Старик хотел что-то сказать, но закашлялся, утерся носовым платком и, вздохнув, расстегнул сумку.
— Вона, — сказал он, и подобие улыбки появилось на его лице. — Чистый маркизет.
Серый и Гаврила склонились над сумкой. Старик взял в руки голубя, повернул его к нам хвостом и взмахнул. Голубь распушил хвост в нежно-голубой плотный веер.
— Маркизет? — спросил старик. — Чистый маркизет.
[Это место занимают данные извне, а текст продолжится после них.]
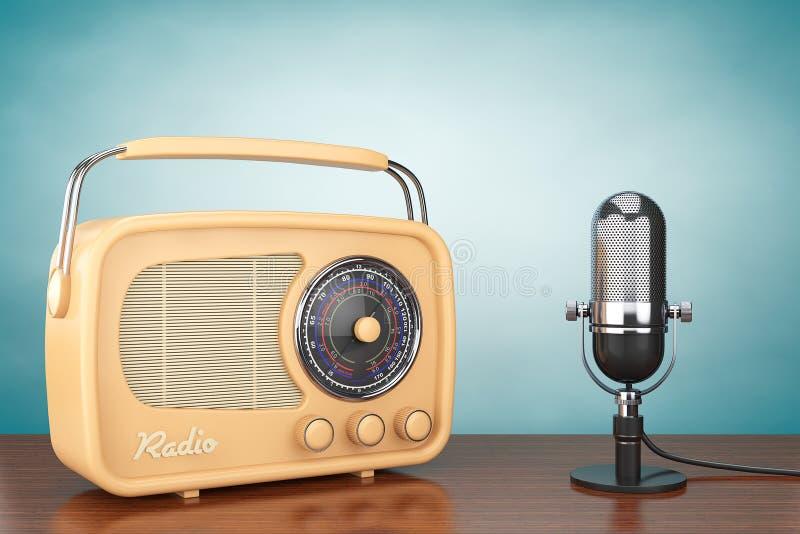 Retro microfono dell'annata e della radio fotografia stock libera da diritti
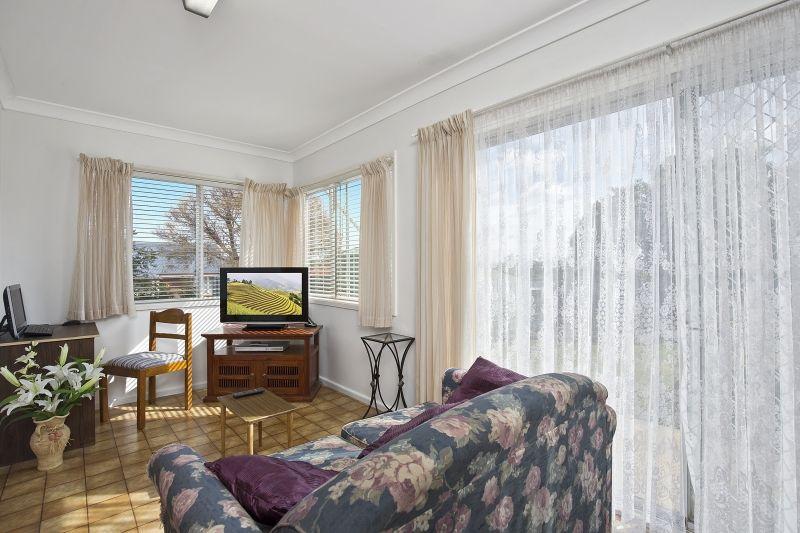 73 Lansdowne Street, Goulburn NSW 2580, Image 2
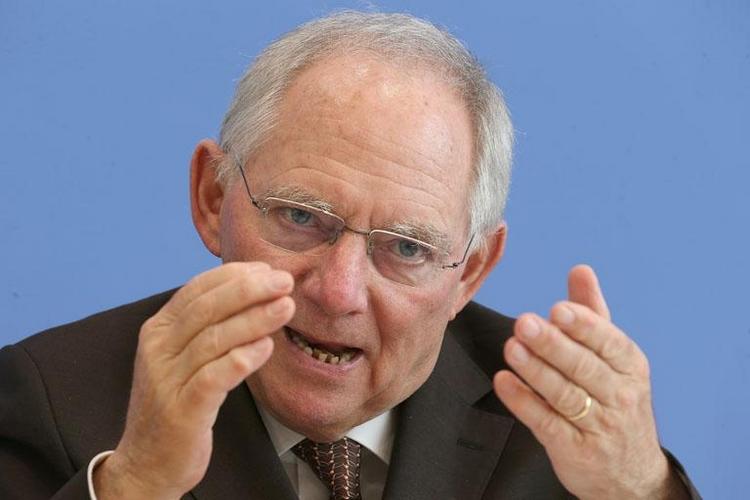 Putin-Hitler-Vergleich: Rückendeckung für Schäuble (© 2014 AFP)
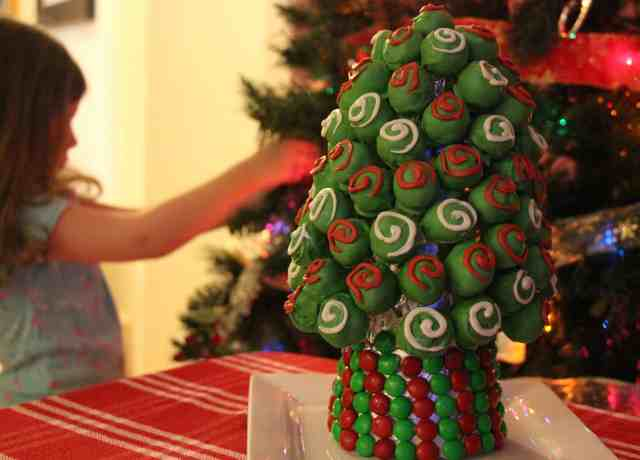 OREO-Cookie-Balls-Christmas-Tree-19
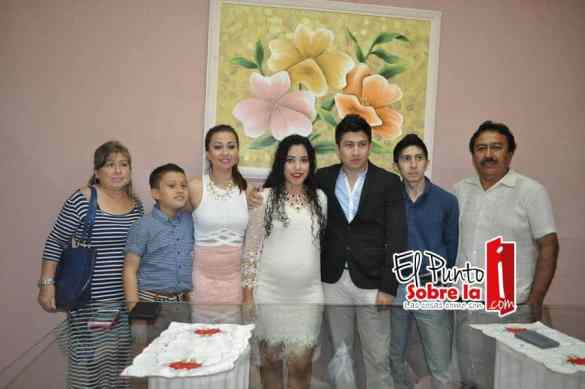 Con los padres del novio José Avilés Avilés y Herlinda Manzanero Torres y sus hermanos Ángel Salvador, Iliana e Israel David.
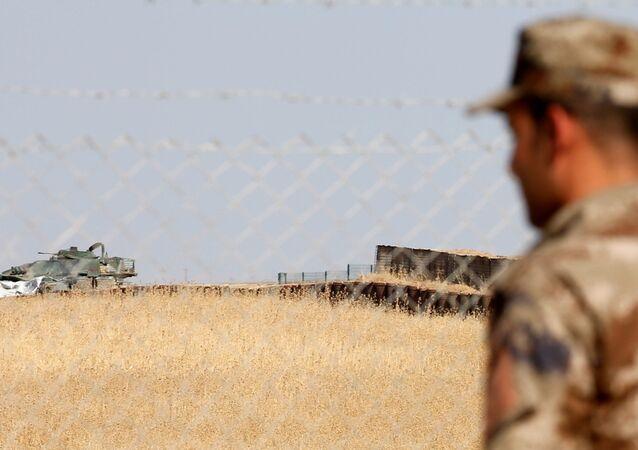 Türk askerlerinin de eğitim verdiği Irak'ın Musul kentine bağlı Başika'daki Zelikan Kampı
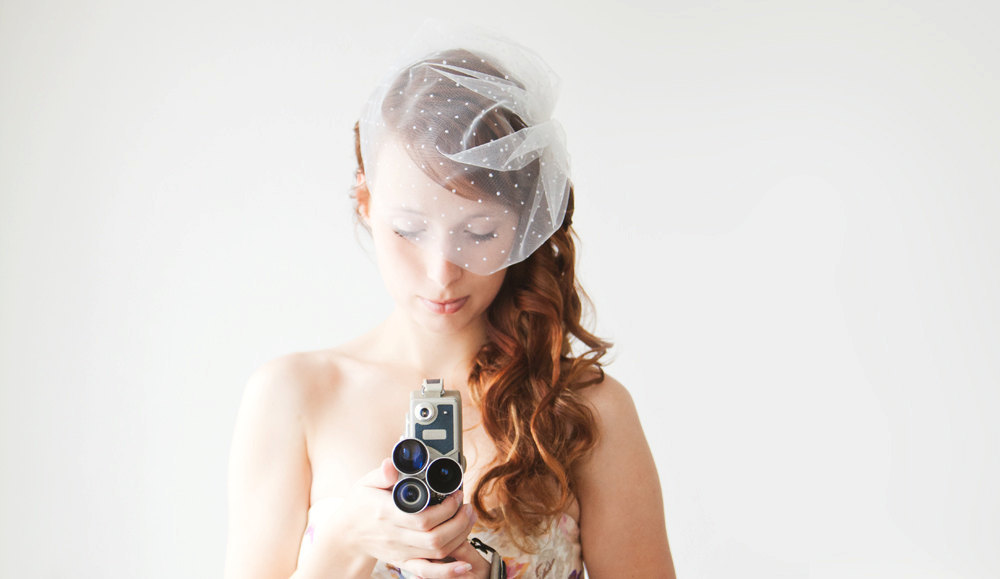 Romantic-wedding-hair-accessory-sibo-designs-bridal-hair-accessories-polka-dot-veil.full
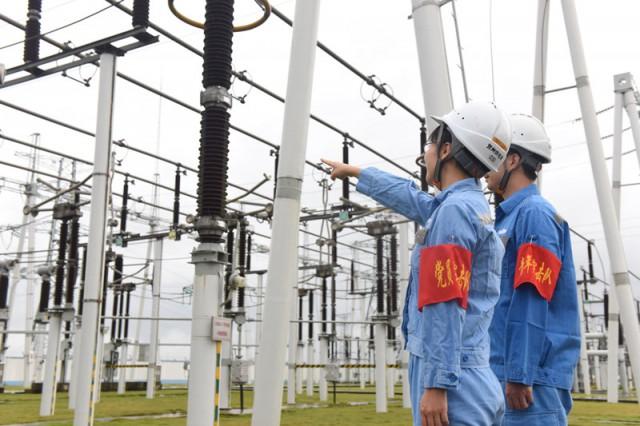 贺州供电局:抗击暴雨 保主电网安全稳定运行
Я не стал возражать. Старик вертел голубя в руках, показывал его крылья, голову, шейку, коготки на лапах. Подул голубю в затылок и на живот.
— Чистый пух? — спросил.
— Пух, — ответил я.
— Золото? — он развернул голубиные крылья.
— Электрон, — сказал я.
— Золото, — настоял на своем старик. — Маркизет.
Я кивнул головой и назвал цену:
— Загибаем три пальчика.
— Два, — показал два пальца старик.
— Два, — тотчас согласился я и протянул старику восемь рублей.
— Бери птицу, — сказал я Серому и присел на скамью рядом со стариком. Он передал голубя Серому, который тут же спрятал его на груди под пальто, положил на колени пустую сумку и повернулся ко мне.